Emoore...I tried to switch to Grain free...but the problem got worse. I am now thinking it is more the "chicken" than the grains....since that is the "constant" in all the foods I am choosing.


----------



## pmerandi18 (Jan 13, 2011)

You may want to also look at Innova Large Breed Puppy.

Pet Products - Healthy Dog Food, Natural Cat Food, Gourmet Dog Biscuits ? Innova Holistic Pet Food


----------



## GSDElsa (Jul 22, 2009)

Oh, it definitely sounds like chicken might be the culprit since she's got the dry itchy skin on purina as well (quite possibly a combo of chicken AND grains).

Since you're thinking allergy definitely consider a LID at least for awhile. A lot of the foods have so many ingredients if you are having a problem it can be hard to narrow it down.

The projectile poops sounds a lot like the issues we had with Elsa. She started getting runny poops on BB Wilderness. We went to a chicken and rice bland diet and it turned to pure liquid mess--it was absolutely disgusting. Within 3 days of going to beef & sweet potato bland her poops were almost perfect.


----------



## crboggs (Nov 13, 2010)

We just converted our GSD pup and adult yellow lab from Purina One foods to Blue Buffalo foods.

The pup is fine and putting on weight.
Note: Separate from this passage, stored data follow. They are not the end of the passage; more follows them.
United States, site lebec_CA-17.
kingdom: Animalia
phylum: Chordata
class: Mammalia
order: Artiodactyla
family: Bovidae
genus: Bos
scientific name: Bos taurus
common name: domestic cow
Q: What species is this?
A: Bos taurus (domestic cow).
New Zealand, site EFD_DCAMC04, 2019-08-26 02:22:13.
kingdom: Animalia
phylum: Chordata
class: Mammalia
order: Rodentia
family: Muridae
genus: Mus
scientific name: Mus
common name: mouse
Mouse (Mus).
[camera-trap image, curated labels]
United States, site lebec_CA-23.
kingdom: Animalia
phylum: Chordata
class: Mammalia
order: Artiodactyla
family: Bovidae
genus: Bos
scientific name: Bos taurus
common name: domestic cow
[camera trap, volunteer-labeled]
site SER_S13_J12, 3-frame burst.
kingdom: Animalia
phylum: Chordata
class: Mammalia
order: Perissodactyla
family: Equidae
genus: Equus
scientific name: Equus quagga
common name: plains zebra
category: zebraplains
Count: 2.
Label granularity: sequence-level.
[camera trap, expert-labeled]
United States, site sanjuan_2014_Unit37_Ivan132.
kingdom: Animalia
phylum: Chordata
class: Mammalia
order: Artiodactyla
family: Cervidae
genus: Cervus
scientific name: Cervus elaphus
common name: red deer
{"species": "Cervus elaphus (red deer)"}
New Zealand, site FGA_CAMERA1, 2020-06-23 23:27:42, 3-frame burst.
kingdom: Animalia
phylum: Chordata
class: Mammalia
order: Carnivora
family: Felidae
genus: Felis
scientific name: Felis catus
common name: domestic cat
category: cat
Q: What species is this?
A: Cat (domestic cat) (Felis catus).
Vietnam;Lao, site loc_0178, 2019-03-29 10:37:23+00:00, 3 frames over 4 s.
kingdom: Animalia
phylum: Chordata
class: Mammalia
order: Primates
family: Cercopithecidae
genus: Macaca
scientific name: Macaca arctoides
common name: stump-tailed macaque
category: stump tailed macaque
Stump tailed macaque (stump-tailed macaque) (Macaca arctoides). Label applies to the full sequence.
The lab has horrible gas all of a sudden.

I think the lab is going back to Purina One soon.


----------



## ElvisP (May 19, 2010)

A couple of things:

1) The good, grain-free foods (we use Orijen LBP) are rich so it doesn't take as much food. Giving them too much of the good stuff will turn them into a runny poop machine. Elvis had this problem periodically until I pulled back on the serving.

2) Go slow on the switch ... it could take weeks. The slower the better and you might have to regulate it. I switched Elvis over about 4 weeks.

3) Multiple servings - We were giving Elvis 4-5 servings per day ... they were smaller servings. The fewer but larger servings could also produce the "poop runs." Elvis is now 9 months old and we still feed him 3 times a day to make sure he doesn't eat too much of the good stuff all at once. 

Good luck.

Edit: I'm adding # 3.


----------



## BlackthornGSD (Feb 25, 2010)

You might try switching her to Pro-Plan's Sensitive Coat and Stomach formula first--it's salmon based, so you'd move away from the chicken. It's actually quite a good formula (although, it's fairly heavily grain-based), and I've had several people say it made a huge difference for their dogs.


----------



## SouthernNdN (Nov 17, 2010)

I bought a sample bag of Orijen LBP to try out, and started out with 85% old food 15% Orijen, I noticed right off the bat that her poop had soften up a bit and was no longer coming out in pellet form but back to long form. LOL I do believe it may be a little to rich, however I will keep with this, since it's not runny or anything and see how she does. If within a few wks or so I see no difference, I will keep her on her regular food and try again in a month or two. Perhaps I'll just resort to adding a few supplements until I can find a grain-free kibble she'll be able to take and digest well.


----------



## momtoshadow (Jan 17, 2011)

We switched Shadow from the Eukaneuba the breeder was feeding her, over to Wellness Large Breed Puppy, it probably took 2-3 weeks to fully switch her over. Towards the end, she was picking the Wellness out of the bowl, and leaving the Eukaneuba behind.


----------



## PaddyD (Jul 22, 2010)

I had good luck with Wellness Super 5 LBP and Orijen LBP. There was a transition period of a week or so but the results were good in all respects. Now she is on Orijen 80/20 and she is more gassy (not real bad) and slightly soft stools.


----------



## crboggs (Nov 13, 2010)

BlackthornGSD said:


> You might try switching her to Pro-Plan's Sensitive Coat and Stomach formula first--it's salmon based, so you'd move away from the chicken. It's actually quite a good formula (although, it's fairly heavily grain-based), and I've had several people say it made a huge difference for their dogs.


We had lots of success with this food on one of our labs. Its the only Purina I'd buy these days.


----------